Rumo aos testes em humanos
Para provar que também em humanos a PKCβII desempenha papel decisivo no agravamento da insuficiência cardíaca, os pesquisadores avaliaram amostras de biópsia cardíacas de portadores desse problema.
"A relação foi clara: quanto mais altos eram os níveis de PKCβII, pior era a função cardíaca dos pacientes", contou Júlio Cesar. Essa etapa da pesquisa teve a participação de Berta Napchan Boer e Max Grinberg, ambos do Instituto do Coração (Incor) da USP.
O próximo passo foi entender por que a proteína PKCβII é deletéria ao músculo cardíaco. Para isso, os pesquisadores realizaram uma série de experimentos in vitro com a proteína isolada e com culturas de células cardíacas de ratos.

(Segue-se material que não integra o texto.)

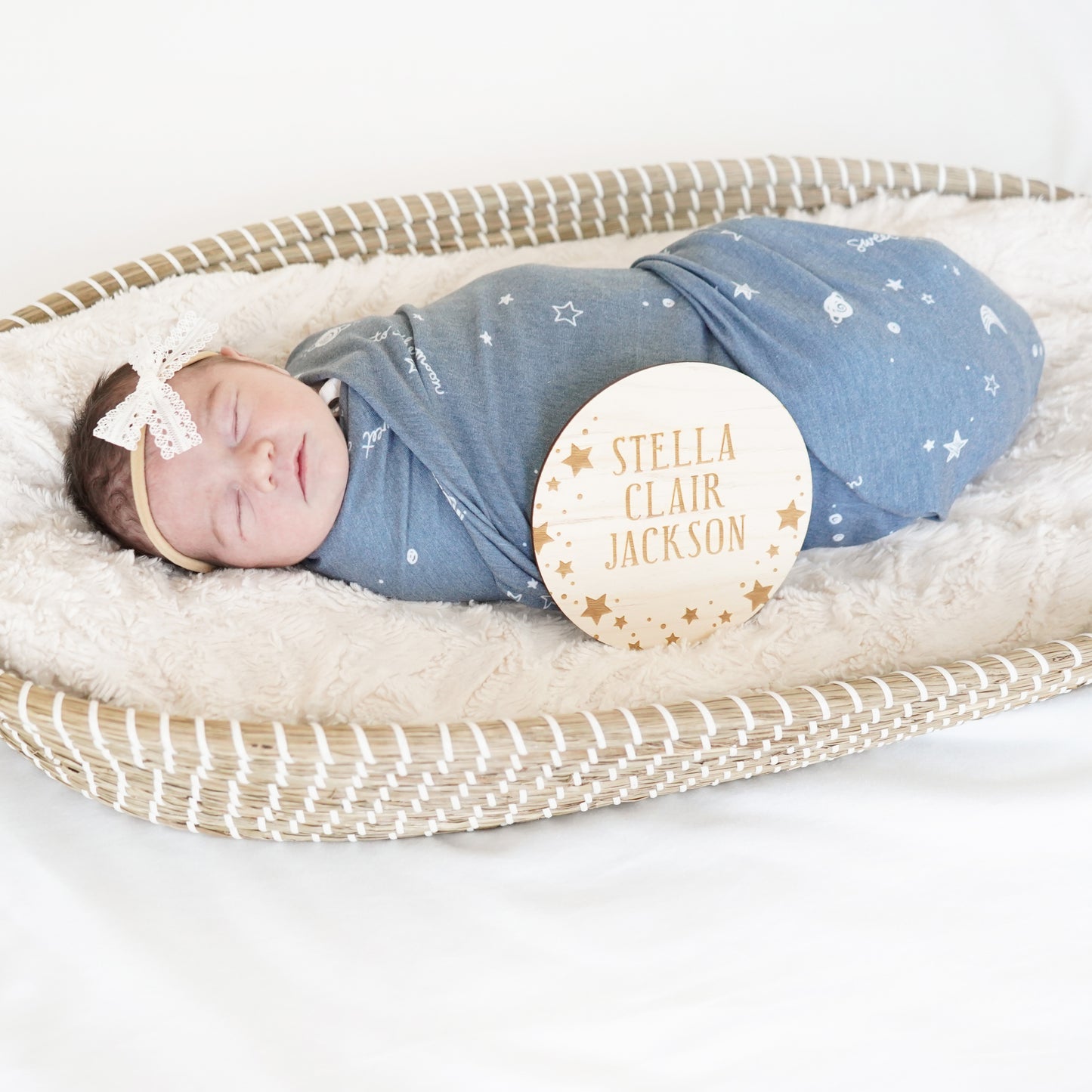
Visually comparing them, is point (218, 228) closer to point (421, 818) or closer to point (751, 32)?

"Descobrimos que a PKCβII desregula o controle de qualidade das proteínas dentro das células cardíacas. Ela se liga ao proteassomo, um complexo intracelular que elimina as proteínas oxidadas, e impede que ele funcione adequadamente", explicou Júlio Cesar.
Para piorar, o coração com insuficiência torna-se um ambiente pró-oxidante, ou seja, no qual está favorecida a produção de radicais livres e outras substâncias tóxicas que danificam as proteínas e outras macromoléculas da célula.
"Como há aumento na produção de proteínas oxidadas e o controle de qualidade está desregulado, elas começam a se acumular e a impedir que as células cardíacas contraiam de forma apropriada. Com o tempo, o coração vai deixando de bater adequadamente e as células começam a morrer", disse Júlio Cesar.
Nos experimentos feitos com ratos, a molécula desenvolvida se mostrou capaz de reativar o sistema de controle de qualidade nas células cardíacas. As proteínas oxidadas voltaram a ser eliminadas pelo proteassomo e o processo degenerativo foi interrompido.
Antes de testar o candidato a fármaco em seres humanos, os pesquisadores pretendem realizar outra rodada de ensaios pré-clínicos com animais de maior porte, possivelmente porcos.
"A molécula já foi bem-sucedida nos testes de toxicidade realizados em animais. Se tudo correr bem, dentro de aproximadamente sete anos saberemos com certeza se ela poderá se tornar um medicamento", afirmou Júlio Cesar.